By type of business, catering services saw their revenues increase by 8.6% in comparable data while those of “facilities management” (elevator maintenance, cleaning, concierge, laundry) increased less sharply, by 3.5% in comparable data.

Above all, it is in this “facilities management” activity that Sodexo lost a “major contract”. The company’s CFO, Sébastien de Tramasure, told analysts that the loss of this contract would penalize its client retention rate by around 60 basis points (0.60 percentage points) in 2024. The manager nevertheless confirmed that the company still expected to achieve a retention rate of 96% in the 2023-2024 financial year.

“It is above all the loss of this contract which is causing the action to waver, retention is the component of growth most closely watched by the market,” estimates an analyst based in Paris.

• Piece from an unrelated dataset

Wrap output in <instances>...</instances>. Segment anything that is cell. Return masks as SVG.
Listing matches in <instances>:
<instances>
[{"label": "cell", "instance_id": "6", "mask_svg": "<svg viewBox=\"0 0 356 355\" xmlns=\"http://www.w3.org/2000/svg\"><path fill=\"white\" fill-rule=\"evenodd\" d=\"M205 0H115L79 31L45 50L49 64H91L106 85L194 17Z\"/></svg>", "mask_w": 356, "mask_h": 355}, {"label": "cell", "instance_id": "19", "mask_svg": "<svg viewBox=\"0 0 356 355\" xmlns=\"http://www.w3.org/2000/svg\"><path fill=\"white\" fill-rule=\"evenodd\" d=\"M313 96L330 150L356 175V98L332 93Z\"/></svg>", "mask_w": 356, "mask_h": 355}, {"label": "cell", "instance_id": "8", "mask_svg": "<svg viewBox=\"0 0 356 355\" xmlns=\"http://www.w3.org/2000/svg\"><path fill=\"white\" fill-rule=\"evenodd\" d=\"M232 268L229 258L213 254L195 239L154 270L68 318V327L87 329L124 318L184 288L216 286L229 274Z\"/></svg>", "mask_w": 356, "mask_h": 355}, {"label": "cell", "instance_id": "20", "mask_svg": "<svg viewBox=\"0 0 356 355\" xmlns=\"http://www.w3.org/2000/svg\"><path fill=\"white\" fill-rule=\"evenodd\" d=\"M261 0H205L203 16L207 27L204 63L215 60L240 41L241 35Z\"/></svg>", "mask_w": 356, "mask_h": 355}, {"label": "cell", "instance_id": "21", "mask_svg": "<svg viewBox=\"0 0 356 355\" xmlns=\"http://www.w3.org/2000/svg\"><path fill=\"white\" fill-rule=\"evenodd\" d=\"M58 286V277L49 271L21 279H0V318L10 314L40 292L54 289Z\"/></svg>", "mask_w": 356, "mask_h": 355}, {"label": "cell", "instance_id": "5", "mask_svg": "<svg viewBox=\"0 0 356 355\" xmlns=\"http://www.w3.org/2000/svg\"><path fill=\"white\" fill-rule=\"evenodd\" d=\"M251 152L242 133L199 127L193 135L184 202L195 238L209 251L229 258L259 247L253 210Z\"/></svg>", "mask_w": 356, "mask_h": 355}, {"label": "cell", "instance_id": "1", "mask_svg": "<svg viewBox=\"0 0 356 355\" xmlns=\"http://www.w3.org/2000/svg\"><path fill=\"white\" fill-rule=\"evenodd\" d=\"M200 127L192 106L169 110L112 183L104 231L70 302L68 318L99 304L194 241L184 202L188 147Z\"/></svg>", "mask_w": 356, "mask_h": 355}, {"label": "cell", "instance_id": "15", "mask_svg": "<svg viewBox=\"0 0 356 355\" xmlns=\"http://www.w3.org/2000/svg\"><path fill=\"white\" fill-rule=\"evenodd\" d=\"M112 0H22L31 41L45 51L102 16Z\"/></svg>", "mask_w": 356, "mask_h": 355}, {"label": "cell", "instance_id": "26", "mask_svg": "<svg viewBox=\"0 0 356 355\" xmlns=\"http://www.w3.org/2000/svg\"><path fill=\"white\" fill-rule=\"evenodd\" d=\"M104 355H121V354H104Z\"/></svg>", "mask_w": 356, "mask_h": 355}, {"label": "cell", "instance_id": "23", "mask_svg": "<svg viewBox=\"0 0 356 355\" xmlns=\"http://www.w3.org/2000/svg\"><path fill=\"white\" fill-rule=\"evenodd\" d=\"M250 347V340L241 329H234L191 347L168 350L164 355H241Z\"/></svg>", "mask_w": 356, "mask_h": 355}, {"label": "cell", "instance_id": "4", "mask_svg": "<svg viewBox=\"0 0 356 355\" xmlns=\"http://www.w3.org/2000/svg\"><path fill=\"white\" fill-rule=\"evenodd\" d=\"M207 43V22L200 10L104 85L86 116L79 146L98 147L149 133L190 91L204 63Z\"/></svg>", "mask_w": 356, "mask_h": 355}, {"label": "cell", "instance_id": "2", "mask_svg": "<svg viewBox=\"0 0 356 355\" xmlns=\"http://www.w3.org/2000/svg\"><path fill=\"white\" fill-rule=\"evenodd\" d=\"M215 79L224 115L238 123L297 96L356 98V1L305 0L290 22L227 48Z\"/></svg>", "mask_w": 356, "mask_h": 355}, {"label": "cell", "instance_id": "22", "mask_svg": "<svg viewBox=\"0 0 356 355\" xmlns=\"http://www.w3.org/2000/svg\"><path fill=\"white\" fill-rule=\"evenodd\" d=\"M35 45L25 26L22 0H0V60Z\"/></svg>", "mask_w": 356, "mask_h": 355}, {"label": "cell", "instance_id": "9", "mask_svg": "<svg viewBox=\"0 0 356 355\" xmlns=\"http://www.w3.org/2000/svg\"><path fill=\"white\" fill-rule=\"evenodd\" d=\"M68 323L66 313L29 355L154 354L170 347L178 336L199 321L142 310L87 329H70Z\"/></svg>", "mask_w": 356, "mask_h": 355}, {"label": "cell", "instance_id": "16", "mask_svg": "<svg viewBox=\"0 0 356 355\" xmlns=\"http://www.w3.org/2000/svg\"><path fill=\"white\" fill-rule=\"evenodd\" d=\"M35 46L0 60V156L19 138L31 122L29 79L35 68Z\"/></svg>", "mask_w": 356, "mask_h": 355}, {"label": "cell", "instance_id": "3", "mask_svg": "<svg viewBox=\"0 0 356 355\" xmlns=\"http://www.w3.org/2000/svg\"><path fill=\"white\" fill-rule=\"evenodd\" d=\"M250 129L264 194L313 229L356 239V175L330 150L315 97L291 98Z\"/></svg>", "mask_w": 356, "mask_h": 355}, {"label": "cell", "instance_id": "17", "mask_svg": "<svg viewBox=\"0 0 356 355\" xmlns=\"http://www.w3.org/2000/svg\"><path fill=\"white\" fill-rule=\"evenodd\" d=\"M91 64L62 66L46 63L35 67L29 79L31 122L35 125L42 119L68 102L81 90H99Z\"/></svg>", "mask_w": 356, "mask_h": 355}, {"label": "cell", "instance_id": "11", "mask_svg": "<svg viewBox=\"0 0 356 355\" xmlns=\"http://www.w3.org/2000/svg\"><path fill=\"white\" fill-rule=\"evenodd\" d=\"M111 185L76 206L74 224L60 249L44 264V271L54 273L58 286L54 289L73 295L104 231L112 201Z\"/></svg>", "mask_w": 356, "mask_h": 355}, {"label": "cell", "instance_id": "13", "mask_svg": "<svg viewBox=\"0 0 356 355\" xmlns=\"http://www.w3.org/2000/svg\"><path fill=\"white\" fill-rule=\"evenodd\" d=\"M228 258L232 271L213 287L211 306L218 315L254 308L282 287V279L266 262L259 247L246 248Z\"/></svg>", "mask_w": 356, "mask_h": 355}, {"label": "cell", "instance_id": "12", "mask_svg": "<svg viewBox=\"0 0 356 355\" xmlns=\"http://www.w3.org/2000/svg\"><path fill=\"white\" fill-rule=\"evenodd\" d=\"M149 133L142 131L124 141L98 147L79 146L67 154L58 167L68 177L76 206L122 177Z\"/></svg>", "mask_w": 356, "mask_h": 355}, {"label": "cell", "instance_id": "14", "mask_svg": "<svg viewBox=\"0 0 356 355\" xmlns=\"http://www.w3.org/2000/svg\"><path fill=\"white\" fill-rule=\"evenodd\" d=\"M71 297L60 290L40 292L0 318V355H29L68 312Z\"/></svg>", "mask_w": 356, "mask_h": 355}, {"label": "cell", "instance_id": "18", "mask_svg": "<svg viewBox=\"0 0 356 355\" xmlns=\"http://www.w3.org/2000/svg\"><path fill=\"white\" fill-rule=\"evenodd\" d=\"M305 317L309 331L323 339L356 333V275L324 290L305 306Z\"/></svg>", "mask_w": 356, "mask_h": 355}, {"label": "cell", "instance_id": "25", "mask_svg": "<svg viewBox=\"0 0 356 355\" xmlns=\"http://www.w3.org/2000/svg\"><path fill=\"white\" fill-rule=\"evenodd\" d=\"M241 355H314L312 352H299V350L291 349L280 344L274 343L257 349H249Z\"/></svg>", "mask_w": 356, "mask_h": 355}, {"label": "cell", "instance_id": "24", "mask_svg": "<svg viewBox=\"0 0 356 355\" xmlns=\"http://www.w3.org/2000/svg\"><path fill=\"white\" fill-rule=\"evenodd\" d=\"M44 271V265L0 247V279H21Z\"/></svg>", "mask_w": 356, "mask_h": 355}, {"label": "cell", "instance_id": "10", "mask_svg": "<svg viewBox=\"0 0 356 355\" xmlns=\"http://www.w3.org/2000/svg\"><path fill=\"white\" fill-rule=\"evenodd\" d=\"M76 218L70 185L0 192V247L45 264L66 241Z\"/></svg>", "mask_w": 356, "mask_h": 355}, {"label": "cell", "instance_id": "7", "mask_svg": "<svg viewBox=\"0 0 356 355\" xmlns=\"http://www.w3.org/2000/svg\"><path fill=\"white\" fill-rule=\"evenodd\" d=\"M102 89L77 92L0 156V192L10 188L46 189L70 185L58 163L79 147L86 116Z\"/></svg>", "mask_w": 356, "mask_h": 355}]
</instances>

On the Paris Stock Exchange, Sodexo shares fell by 4.7% at around 2:30 p.m. after having fallen by up to 6.6% during the morning.

Sébastien de Tramasure specified that the loss of this contract would not have an impact on the group’s revenues for the 2023-2024 financial year, but the impact would then gradually be felt in the following financial year.

At the end of this quarter, Sodexo confirmed all of its outlook for the 2023-2024 financial year, namely like-for-like growth at the top of a range of between 6% and 8% and growth in its operating margin of 30 to 40 basis points at constant exchange rates.